If a line holds an image, leave the image out; write out everything else in the records exactly.

--------------------

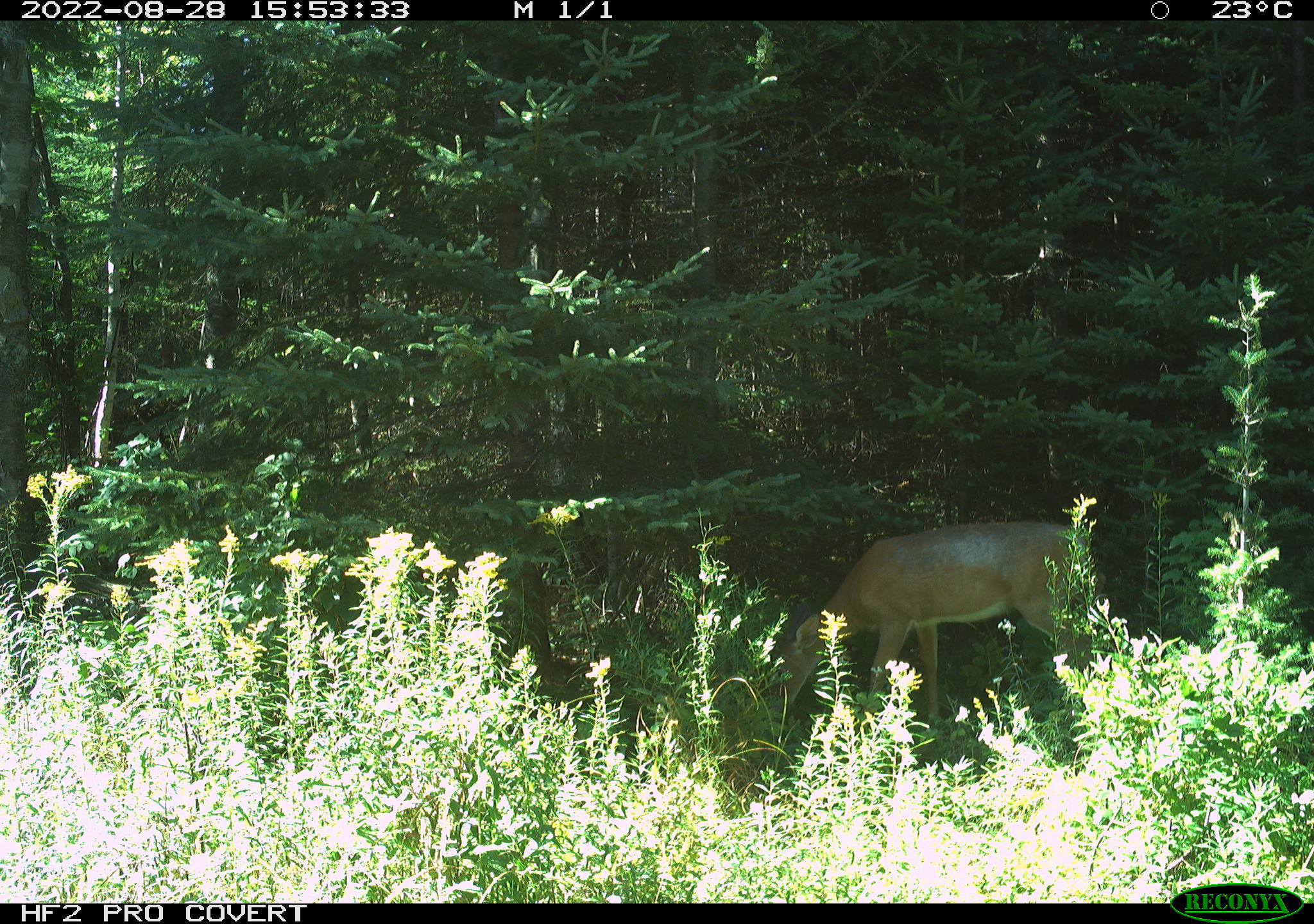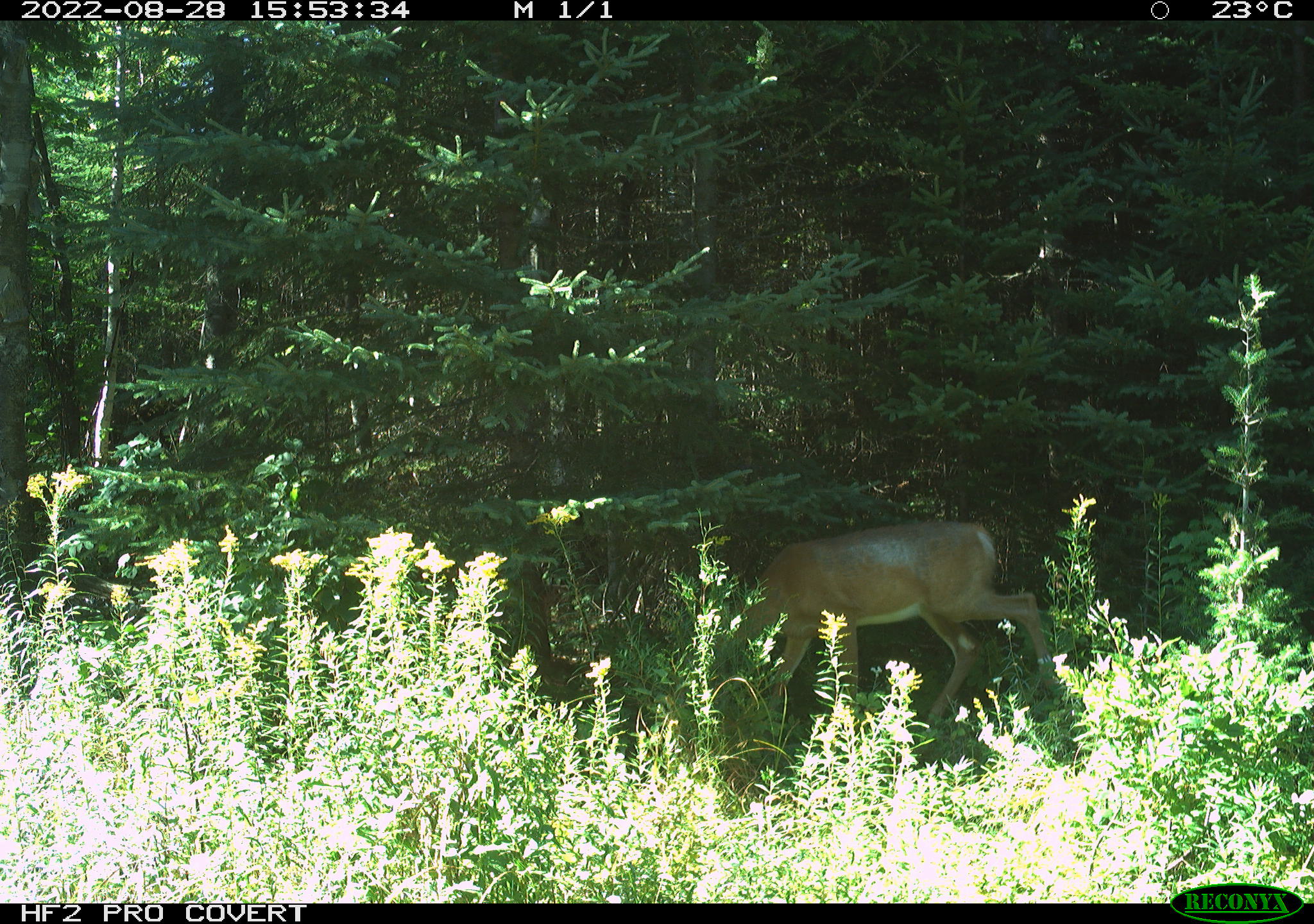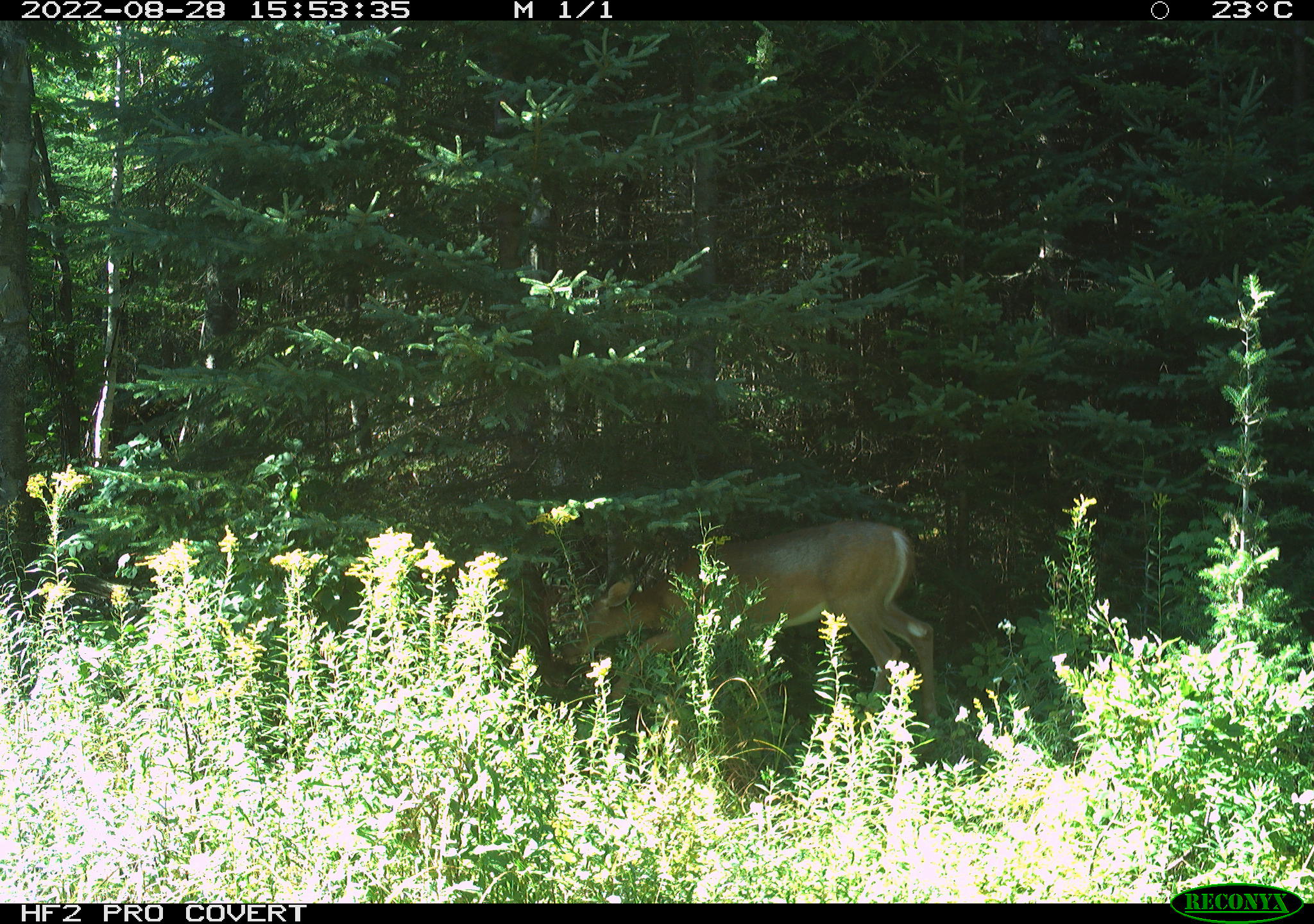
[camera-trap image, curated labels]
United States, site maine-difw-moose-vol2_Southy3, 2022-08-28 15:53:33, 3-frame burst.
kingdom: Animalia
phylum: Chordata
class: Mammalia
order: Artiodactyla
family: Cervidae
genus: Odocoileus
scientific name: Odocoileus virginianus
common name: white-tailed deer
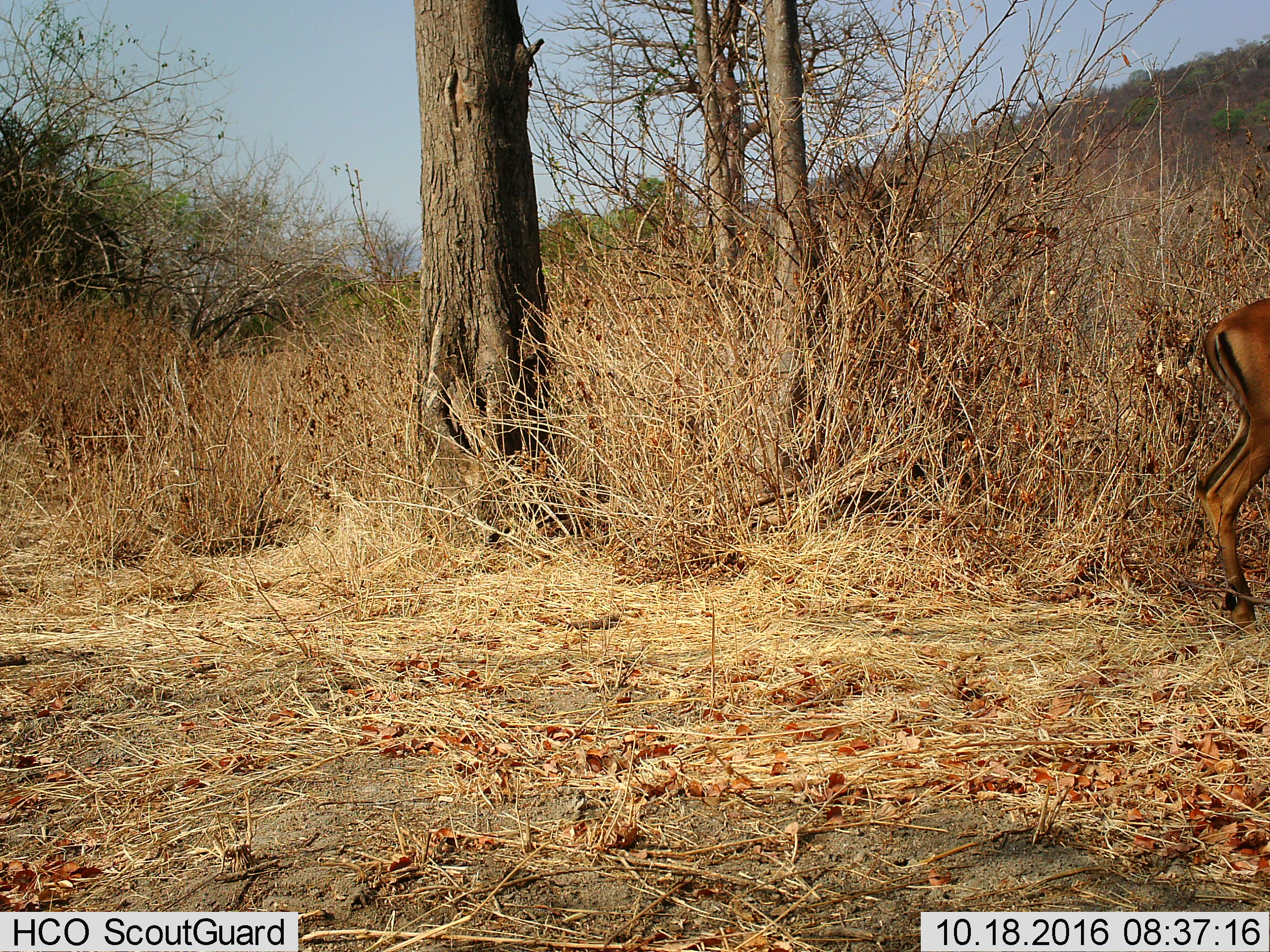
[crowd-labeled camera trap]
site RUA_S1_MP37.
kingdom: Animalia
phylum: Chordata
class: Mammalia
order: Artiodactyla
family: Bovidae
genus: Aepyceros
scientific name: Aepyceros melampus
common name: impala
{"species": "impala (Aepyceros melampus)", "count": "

--------------------

Response below:
[camera-trap image, curated labels]
United States, site maine-difw-moose-vol2_Southy3, 2022-08-28 15:53:33, 3-frame burst.
kingdom: Animalia
phylum: Chordata
class: Mammalia
order: Artiodactyla
family: Cervidae
genus: Odocoileus
scientific name: Odocoileus virginianus
common name: white-tailed deer
[crowd-labeled camera trap]
site RUA_S1_MP37.
kingdom: Animalia
phylum: Chordata
class: Mammalia
order: Artiodactyla
family: Bovidae
genus: Aepyceros
scientific name: Aepyceros melampus
common name: impala
{"species": "impala (Aepyceros melampus)", "count": "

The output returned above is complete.